Insights
May 10, 2026

Five disinformation tactics to watch in the 2026 elections

As campaigning intensifies ahead of the 2026 Local Government Elections, the tactics used to mislead voters are becoming more sophisticated and harder to spot. Based on our monitoring work, here are five patterns we expect to see more of.

1. Recycled and miscaptioned imagery

Old photographs and videos, often from unrelated events or other countries, are recirculated with new captions designed to provoke. The visual feels like evidence, even when the context is entirely false.

2. Coordinated local-language campaigns

Disinformation increasingly moves in languages other than English, making it harder for national fact-checkers to detect and slower to debunk.

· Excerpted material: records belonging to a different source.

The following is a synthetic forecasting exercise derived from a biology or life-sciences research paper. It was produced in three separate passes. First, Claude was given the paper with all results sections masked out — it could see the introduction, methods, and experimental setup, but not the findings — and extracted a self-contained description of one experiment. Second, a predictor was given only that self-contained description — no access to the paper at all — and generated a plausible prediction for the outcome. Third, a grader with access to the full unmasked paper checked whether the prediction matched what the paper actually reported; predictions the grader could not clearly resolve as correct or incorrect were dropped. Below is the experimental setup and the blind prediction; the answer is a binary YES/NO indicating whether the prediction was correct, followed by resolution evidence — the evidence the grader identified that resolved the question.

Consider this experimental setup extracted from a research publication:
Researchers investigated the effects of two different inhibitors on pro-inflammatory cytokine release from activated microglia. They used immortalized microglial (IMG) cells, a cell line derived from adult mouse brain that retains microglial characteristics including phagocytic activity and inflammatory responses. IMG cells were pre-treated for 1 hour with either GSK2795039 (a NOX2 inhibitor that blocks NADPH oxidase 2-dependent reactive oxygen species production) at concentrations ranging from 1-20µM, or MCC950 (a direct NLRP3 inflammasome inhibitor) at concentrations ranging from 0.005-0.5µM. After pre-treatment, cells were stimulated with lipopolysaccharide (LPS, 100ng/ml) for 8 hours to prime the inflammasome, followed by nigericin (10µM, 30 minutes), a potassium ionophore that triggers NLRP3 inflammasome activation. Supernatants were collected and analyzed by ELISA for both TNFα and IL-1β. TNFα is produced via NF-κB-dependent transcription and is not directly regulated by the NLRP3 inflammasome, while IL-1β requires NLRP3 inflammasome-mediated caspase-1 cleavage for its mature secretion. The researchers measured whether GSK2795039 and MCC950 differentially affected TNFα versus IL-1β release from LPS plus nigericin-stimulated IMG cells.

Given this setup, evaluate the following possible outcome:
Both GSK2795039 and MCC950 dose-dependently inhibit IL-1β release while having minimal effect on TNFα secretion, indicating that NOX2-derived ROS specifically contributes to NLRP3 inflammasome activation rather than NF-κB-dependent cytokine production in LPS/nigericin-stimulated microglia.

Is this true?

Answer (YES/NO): NO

3. Synthetic audio and video

AI-generated clips of public figures saying things they never said are cheap to produce and emotionally persuasive, particularly when shared in closed messaging groups.

4. Hyper-local rumour seeding

False claims about specific wards, candidates, or voting stations spread quickly because they feel personal and are difficult to verify at scale.

5. Trust erosion as a goal in itself

Some campaigns are not trying to make you believe a specific lie. They are trying to make you believe nothing at all.

Recognising these patterns is the first line of defence. When something makes you feel certain and outraged at the same time, slow down and check.